“Communication Breakdown, It’s always the same,
I’m having a nervous breakdown, Drive me insane!” ~ Zeppelin
Robert Plant has it spot on!
Communication—it’s can be the most simple task, yet the most complex. Communication is a basic survival necessity. We need it to be able to live with other people, to live with ourselves.
How can we even communicate with our significant others if we can’t communicate our desires to ourselves?
How do we expect our relationships to get any where if you can’t have a simple conversation about what’s for dinner with our loves?
We are living in a society where communication has been dwindled down to text, email, Facebook, social media. People don’t talk anymore! There is a loss of energy and vibrations that talking aloud brings to the table. What happened to talking around a campfire? Talking around the dinner table? People don’t do that anymore (as I type this I am on one side of the table while my love is on the other playing a video game).
Talks of peace, dreams, goals, desires, inventions, ideas—don’t let these be of the past. When you communicate these to people via electronics, the passion, intensity, sincerity, is lost. Physically talking to your significant other about the happiest day of their life brings you to feel that happiness with them. You can hear the excitement, the love, the desire for that, in their voice.
Those positive vibrations are put out in to the Universe, bringing more positive ones back to you!
We can end wars by effectively communicating. We can bring peace by effectively communicating.
Listen: Listen to one another. Not only verbally, but the non-verbal messages—(body language, inflection, eye movement—as well. While listening, don’t think about what to say, actively listen to their message so that you can fully receive what they are saying. You can have a clear picture then of their thoughts and feelings. The first step in proper communication is listening.
Emotions: Understand that everyone has different ways of processing thoughts and feelings. Something that may make you sad, may make them angry (remember anger is a secondary emotion, so they may not process or acknowledge the sadness first). By understanding their emotions, you can better gauge the situation and empathize with them.
Practice Empathy: Seeing situations from someones else’s perspective. You can see how they feel, think, behave, but you are not giving them pity nor remorse for it. You are actively acknowledging their emotions. This is key in allowing a safe and healthy environment for communicating.

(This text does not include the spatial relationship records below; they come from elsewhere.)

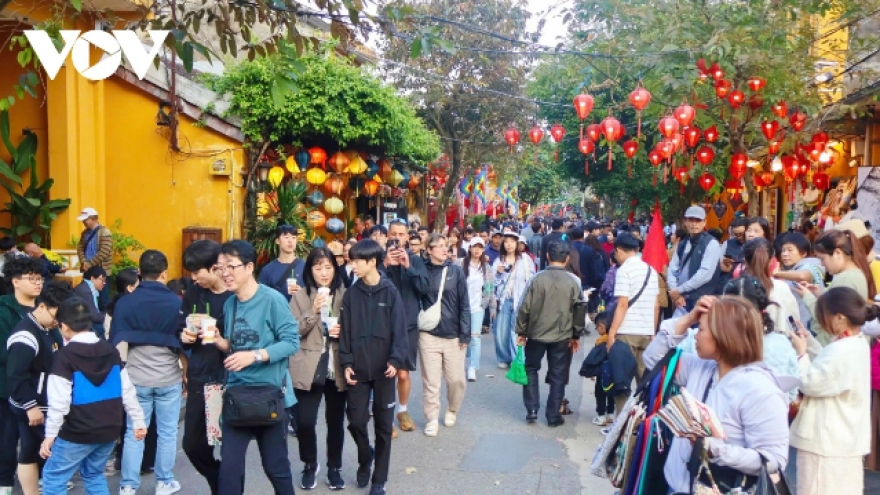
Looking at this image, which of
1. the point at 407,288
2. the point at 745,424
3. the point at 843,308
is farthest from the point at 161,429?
the point at 843,308

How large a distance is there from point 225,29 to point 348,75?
7156 millimetres

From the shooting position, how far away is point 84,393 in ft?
15.5

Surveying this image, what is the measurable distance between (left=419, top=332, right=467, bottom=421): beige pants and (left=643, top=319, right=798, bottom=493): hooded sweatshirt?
4222 mm

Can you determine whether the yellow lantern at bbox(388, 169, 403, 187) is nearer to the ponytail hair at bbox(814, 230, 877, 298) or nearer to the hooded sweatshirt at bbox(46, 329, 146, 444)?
the ponytail hair at bbox(814, 230, 877, 298)

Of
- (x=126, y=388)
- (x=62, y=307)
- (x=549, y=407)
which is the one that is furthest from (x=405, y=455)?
(x=62, y=307)

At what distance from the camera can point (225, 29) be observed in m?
5.79

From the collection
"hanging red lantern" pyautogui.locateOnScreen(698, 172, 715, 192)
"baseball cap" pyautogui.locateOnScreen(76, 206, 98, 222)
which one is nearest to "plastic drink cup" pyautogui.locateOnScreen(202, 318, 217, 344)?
"baseball cap" pyautogui.locateOnScreen(76, 206, 98, 222)

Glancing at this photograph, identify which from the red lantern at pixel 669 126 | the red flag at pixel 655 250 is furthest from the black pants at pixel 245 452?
the red lantern at pixel 669 126

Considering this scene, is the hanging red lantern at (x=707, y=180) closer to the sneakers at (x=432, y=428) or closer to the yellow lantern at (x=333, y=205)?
the yellow lantern at (x=333, y=205)

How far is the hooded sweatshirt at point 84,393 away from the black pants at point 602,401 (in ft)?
15.4

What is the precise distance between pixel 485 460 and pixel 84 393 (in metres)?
3.44

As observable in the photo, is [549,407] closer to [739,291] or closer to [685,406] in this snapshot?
[739,291]

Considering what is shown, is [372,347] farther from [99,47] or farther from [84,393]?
[99,47]

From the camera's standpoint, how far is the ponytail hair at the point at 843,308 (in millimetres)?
4316
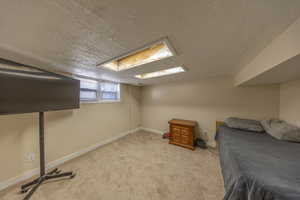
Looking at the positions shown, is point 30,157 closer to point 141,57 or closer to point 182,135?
point 141,57

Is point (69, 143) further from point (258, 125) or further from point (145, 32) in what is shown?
point (258, 125)

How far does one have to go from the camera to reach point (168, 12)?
2.09 ft

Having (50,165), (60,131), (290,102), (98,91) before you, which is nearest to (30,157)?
(50,165)

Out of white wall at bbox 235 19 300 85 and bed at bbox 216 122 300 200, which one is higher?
white wall at bbox 235 19 300 85

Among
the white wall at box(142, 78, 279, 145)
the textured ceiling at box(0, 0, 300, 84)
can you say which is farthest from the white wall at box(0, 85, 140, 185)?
the textured ceiling at box(0, 0, 300, 84)

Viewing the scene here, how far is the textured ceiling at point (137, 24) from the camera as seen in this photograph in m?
0.58

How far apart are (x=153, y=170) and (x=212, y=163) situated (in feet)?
4.27

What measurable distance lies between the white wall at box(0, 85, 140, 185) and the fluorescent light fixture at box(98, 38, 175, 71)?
1485 millimetres

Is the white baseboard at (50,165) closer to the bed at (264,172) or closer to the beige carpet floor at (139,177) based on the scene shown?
the beige carpet floor at (139,177)

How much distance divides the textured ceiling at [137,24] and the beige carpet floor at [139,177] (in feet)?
6.63

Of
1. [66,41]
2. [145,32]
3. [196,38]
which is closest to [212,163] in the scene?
[196,38]

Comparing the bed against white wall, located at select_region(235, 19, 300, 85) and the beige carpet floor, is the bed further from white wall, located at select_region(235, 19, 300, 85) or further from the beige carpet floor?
white wall, located at select_region(235, 19, 300, 85)

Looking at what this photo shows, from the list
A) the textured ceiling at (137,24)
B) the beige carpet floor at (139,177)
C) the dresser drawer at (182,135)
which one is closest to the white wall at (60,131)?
the beige carpet floor at (139,177)

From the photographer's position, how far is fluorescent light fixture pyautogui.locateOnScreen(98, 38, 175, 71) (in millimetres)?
1297
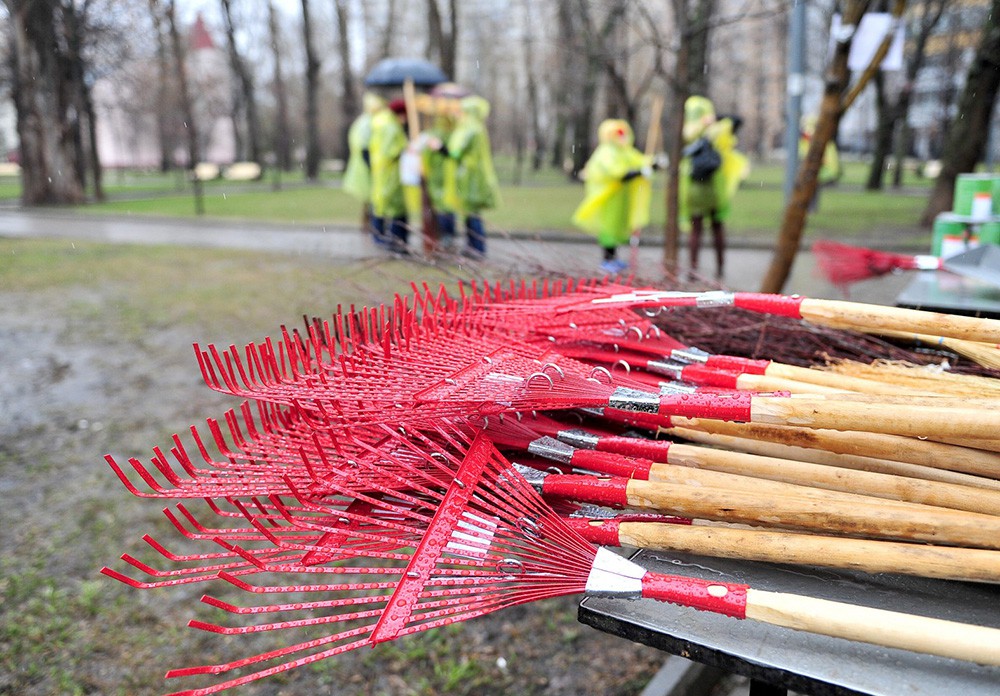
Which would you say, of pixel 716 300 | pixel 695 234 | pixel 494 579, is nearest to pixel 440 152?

And of course, “The Four Agreements” of Don Miguel Ruiz:
Be Impeccable with Your Word: Speak with integrity and belief. Say what you believe and say what you mean. Do not speak against others, nor of yourself. Negative words such as gossip will come back to you doubly in time. The power of Words should help bring light to this world! Not darkness!
Don’t Take Anything Personally: It’s hard, I know. But nothing that anyone does is because of you. They behave in such a manner because they are projecting what they dislike about themselves- on to you. Don’t be a victim to their reality.
Don’t Make Assumptions: Ask questions. Express yourself and your desires. Communication breakdown can lead to despair and unhappiness. You know what assuming does, right? Don’t let that happen—be above it and get to the point!
Always Do Your Best: Simple—be the best you can be. It’s not always the same. You change from millisecond to millisecond, but you can always be the best you there is! And why not?! Give the world the gift of you!
I hope with these nuggets of truth we can all effectively break the communication barriers in our lives!